The two plot threads alternate
chapters, and Baxter does a good job of balancing them and keeping
both interesting. I repeatedly had the experience of wishing a
chapter would go on longer because I didn't want to leave that plot
behind yet, only to get drawn into the other thread in the next
chapter strongly enough that by the end of it I didn't want to return
to the thread I had just regretted leaving. That's always a good
sign.
Both the near-future and far-future
settings for the story are interesting. Technology in Michael Poole's
era has continued to advance, with developments including
sophisticated virtual reality interfaces and holographic projections,
a new source of power based on Higgs fields, and true artificial
intelligence that has become so ubiquitous that people who specialize
in working with computers have more in common with psychologists than
programmers.
But much has been lost. The automobile
has been abandoned and air travel is too expensive for anyone but the
most privileged, making the accessible world much smaller for the
average citizens of industrialized countries. The disruption of the
ecosystem brought by rapid global warming has led to mass extinctions
on a scale never seen in human history, while declining birth rates
in many countries have turned formerly bustling cities into
near-ghost towns. The world of the 2040's has an eerily quiet, empty
atmosphere- not unlike outer space in a lot of hard science fiction,
actually- that Baxter uses to good effect.
Meanwhile, Alia's thread fills in an
era that has been largely blank in the Xeelee Sequence until now.

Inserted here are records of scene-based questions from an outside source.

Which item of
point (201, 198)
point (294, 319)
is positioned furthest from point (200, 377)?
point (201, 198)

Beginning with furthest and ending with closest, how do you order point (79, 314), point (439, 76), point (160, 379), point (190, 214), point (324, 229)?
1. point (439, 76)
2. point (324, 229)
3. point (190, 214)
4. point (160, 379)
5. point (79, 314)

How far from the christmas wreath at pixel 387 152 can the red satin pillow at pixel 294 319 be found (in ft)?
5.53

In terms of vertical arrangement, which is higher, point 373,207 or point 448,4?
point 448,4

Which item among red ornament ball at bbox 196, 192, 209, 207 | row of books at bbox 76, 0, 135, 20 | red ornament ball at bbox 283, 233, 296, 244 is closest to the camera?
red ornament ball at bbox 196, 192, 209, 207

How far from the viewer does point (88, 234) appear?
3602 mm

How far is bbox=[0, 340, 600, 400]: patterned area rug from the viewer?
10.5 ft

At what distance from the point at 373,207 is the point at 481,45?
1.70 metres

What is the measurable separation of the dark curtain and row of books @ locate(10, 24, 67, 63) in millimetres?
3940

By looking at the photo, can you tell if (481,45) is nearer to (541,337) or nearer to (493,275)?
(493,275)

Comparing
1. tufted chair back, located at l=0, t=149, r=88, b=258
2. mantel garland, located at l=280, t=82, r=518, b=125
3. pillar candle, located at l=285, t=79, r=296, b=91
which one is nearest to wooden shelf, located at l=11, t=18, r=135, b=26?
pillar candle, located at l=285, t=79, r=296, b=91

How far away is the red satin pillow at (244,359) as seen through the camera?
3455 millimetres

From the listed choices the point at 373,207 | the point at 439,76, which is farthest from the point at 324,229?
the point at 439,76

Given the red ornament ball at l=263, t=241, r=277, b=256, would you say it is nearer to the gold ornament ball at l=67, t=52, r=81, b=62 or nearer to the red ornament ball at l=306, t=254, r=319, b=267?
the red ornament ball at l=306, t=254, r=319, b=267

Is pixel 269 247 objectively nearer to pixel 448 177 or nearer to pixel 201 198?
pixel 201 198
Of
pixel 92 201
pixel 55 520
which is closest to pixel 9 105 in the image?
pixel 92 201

The
tens of thousands of years of bloody turmoil that raged as humanity
waged war for domination of the entire galaxy are over, and the
nightmarish totalitarian government called the Coalition that drove
those conflicts is long gone. (See Exultant and the short
story collection Resplendent for
more on this era.) Hundreds of thousands of years of both natural
evolution and genetic engineering in a vast diversity of environments
has given rise to myriad sub species of humans and post-humans, at
peace under the rule of the Transcendence.
We see a number of different
environments- Earth, still bearing the scars of an alien occupation
nearly half a million years in the past, an ancient generational
starship converted into a mobile space-going city, and planets with
environments that have radically reshaped humanity.
My favorite
element is the Transcendence itself, a group intellect of godlike
power and intelligence that is nevertheless as burdened by its
evolutionary history as a human being, even if that inheritance is
intellectual and psychological rather than genetic. The result is
something not only interesting but quite poignant, which is not
usually a word I use to describe far-future post-human
superintelligences, but it really works well here.
I definitely recommend Transcendent
to anyone who's a fan of Stephen Baxter and the Xeelee Sequence. I
also recommended it to fans of far-future science fiction in general,
though as said above it's not the Baxter book to start with.